As you plan for growth and maturity, you should plan for the exit point. Say you are starting your business today, aged 35, and you know you want to retire in 20 years’ time. Being familiar with the principles of ‘exit’ will help you at the start-up, growth, maturity and ‘what’s next?’ stages. It will also help you to set achievable milestones along the way so that you can tell if your efforts are contributing towards a successful outcome at the point of exit.
If you have a goal to dispose of the business and want to achieve a target value, but you haven’t understood the basis on which businesses are valued, it’s unlikely that you will get what you want.
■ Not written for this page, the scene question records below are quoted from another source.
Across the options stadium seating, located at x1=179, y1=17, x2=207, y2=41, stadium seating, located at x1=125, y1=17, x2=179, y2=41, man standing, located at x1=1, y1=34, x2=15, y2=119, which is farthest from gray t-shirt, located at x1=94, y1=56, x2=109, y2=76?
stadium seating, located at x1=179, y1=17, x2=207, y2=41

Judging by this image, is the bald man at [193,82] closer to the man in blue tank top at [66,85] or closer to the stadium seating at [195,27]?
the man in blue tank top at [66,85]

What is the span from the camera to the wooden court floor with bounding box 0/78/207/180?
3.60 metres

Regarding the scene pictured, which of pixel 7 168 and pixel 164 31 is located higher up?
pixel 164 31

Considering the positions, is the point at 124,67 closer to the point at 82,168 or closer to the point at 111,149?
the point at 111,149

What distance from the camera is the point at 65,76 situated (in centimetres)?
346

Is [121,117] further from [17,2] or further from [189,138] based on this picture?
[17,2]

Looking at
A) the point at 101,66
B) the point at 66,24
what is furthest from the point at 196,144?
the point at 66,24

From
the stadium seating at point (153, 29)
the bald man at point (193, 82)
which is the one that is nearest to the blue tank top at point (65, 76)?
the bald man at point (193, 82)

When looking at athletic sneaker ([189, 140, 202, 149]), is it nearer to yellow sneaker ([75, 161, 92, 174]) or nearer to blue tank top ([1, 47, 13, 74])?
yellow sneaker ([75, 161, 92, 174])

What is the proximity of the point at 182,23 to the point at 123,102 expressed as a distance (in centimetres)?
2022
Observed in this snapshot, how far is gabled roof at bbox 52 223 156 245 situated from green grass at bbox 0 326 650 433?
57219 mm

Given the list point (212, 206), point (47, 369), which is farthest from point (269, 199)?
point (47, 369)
Understanding how an acquirer will value your business in broad terms will allow you to assess whether you are likely to meet your own expectations and, if not, direct you towards the routes you might take to improve the business and its value prior to sale. The closer you leave that assessment to the point of disposal, the less impact you can have on the outcome.
Preparing yourself for the exit process is also key to maximising value.
Getting the business in tip-top condition and ready for disposal is critical. Ensuring the business’s legal arrangements, accounting records and other critical documentation are properly validated and up to date is critical to transaction success, so give the business some thorough attention.
Understanding the current tax environment and monitoring its change over time will also help you to determine what your after-tax proceeds from a transaction will be. The current tax environment is generally favourable for those looking to exit their business, but that might not always be the case.
Your ongoing role after exit needs considering. There are often reasons why the new owners will want the previous owner to remain involved after the transaction, but this is mainly to ensure an orderly passage of expertise, knowledge and goodwill from old to new. Taking the money and running is rarely an option for all but a minority of businesses.
Exiting doesn’t just mean selling to a trade buyer; there are other opportunities and pathways.
You could explore a management buyout and stay involved to support the team, or you could look to pass the business on to a loved one and build a legacy.
While these routes may not necessarily be the best in terms of business value, either scenario may represent the optimum exit route for several personal or business reasons, so they should be explored.
Succession planning is something that we really enjoy helping clients to achieve, as it is the culmination of a lifetime of hard work. It is rare that one type of exit will fit all eventualities, so take the time to give this final process the careful and considered thought that is needed.